Text segment >>
Start of Block
SHOW YOUR WORK #2: What Is Your Process?

How much do I share without destroying the mystery of my finished work?
How much do I share without destroying the mystery of my finished work?

SHOW YOUR WORK #2: What Is Your Process?

SHOW YOUR WORK #2: What Is Your Process?

Share what you want, not what you think you “have to”

Some thoughts on what to write about, photo, and share on social media.

I’m a double-juried (in two media) craftsman member of the League of New Hampshire Craftsmen, a well-established, well-respected organization that supports and markets the work of members in many ways: galleries, events, exhibitions, and its prestigious Annual Craftsmen’s Fair held in August every year. (I achieved tenure, so even though I now live a few thousand miles away, I still retain my membership.) I eventually volunteered to become a member of the Fair Committee, because I was so curious about what went on “behind the curtain” to produce these incredible 9-day long event.

One feature of our annual outdoor fair was demo booths. For a reduced rate, a juried craftsman got a super-sized booth (about 20’x30’, if I remember correctly) to not only display their wares, but to do demonstrations of their craft for the public. When I started, there were three such booths at each year’s fair.

And every year we had to beg people to sign up for them.

The reason was, sales at these booths were horrible. Even with the savings and prominent placement on the grounds (an off-season ski resort), people knew they would struggle to make any money that year. It just wasn’t worth it to them.

I can’t remember why I decided it might be something to try, but boy, did I do my research. I checked in with past demonstrators, and asked if it were worthwhile. Almost everyone said, “Not that year, but my sales afterwards steadily climbed!” So, okay, consider it a loss-leader in the short-term, and investment in a bigger audience down the road. I could handle that.

But my superpower is gathering as much information as I can from every conceivable source. And so I also checked in with Bruce Baker, a jewelry-maker and gallery/gift shop owner who traveled across the country for years giving workshops on all things craft/art business related: Display, sales techniques, pricing, etc. (Bruce has retired this part of his biz and returned to jewelry-making full-time, but his CDs live on.) He lived relatively close, so I was able to attend many of his workshops, and even served with him on panel discussions and with traveling craft biz-building workshops for a year.

I called Bruce, and he graciously gave me the insights and advice I was looking for.

My first question was, why do sales tank at demos? He replied that demos tend to be “edu-tainment”: Free, educational and entertaining. And when it’s over, there goes the crowd, on to the next fun thing (music, raffles, food, etc.) So demo booths are unconsciously filed away under “fun to watch” and not “fun to shop”.
End of Block
Data section >>
Start of Block
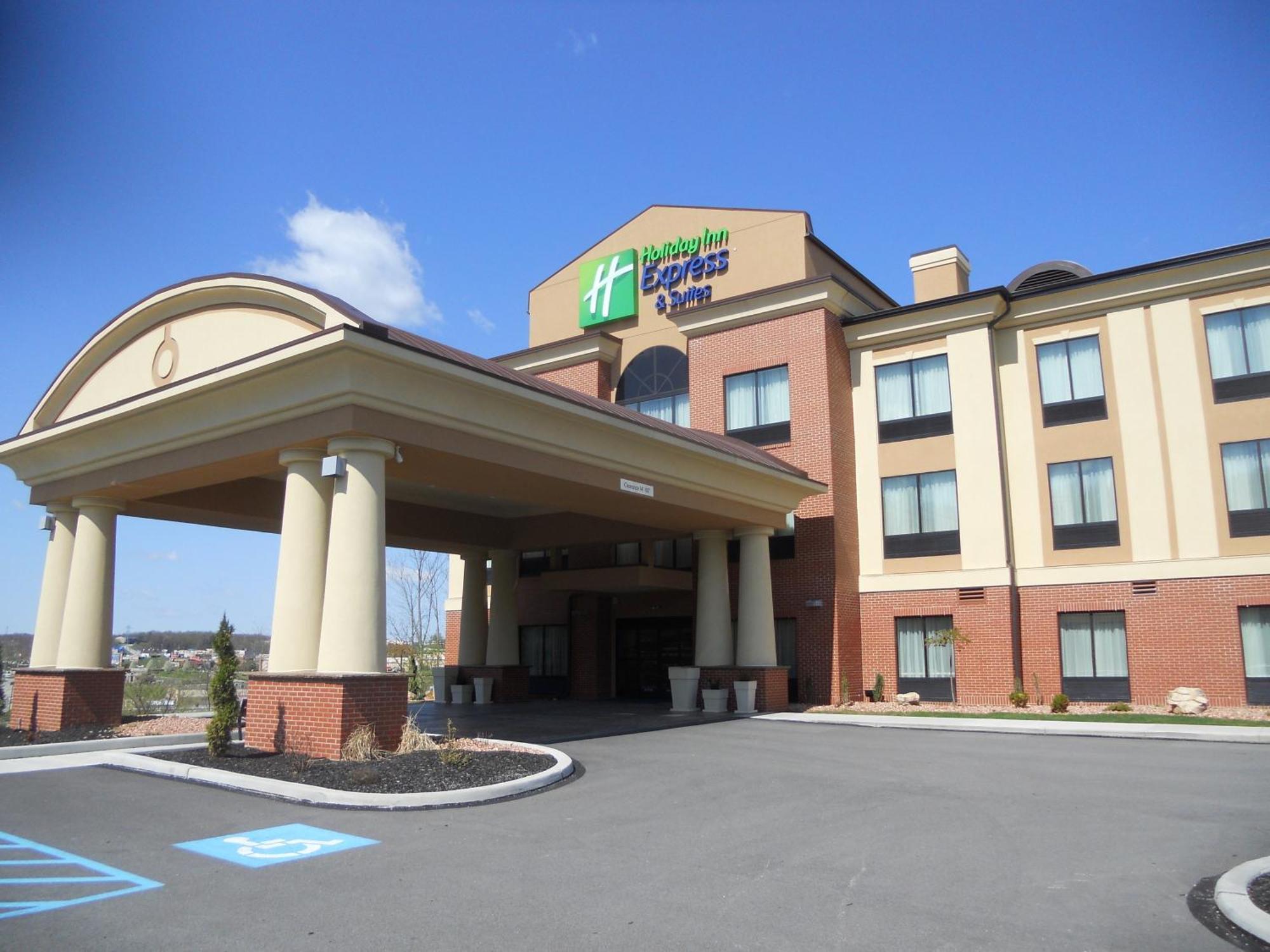 Holiday Inn Express Greensburg, An Ihg Hotel Bagian luar foto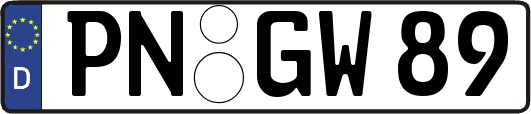 PN-GW89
End of Block
Tasks >>
- a) According to the post about demo booths at the craft fair, why did sales at those booths tend to be poor? Answer in one to three sentences.
- b) In the post about demo booths at the craft fair, how many demo booths were there at each year's fair when the author started?

Responses per task >>
- a) Demos tend to be "edu-tainment," meaning they are free, educational, and entertaining, so when a demo ends the crowd moves on to the next fun thing. As a result, people unconsciously file demo booths under "fun to watch" rather than "fun to shop."

- b) There were three.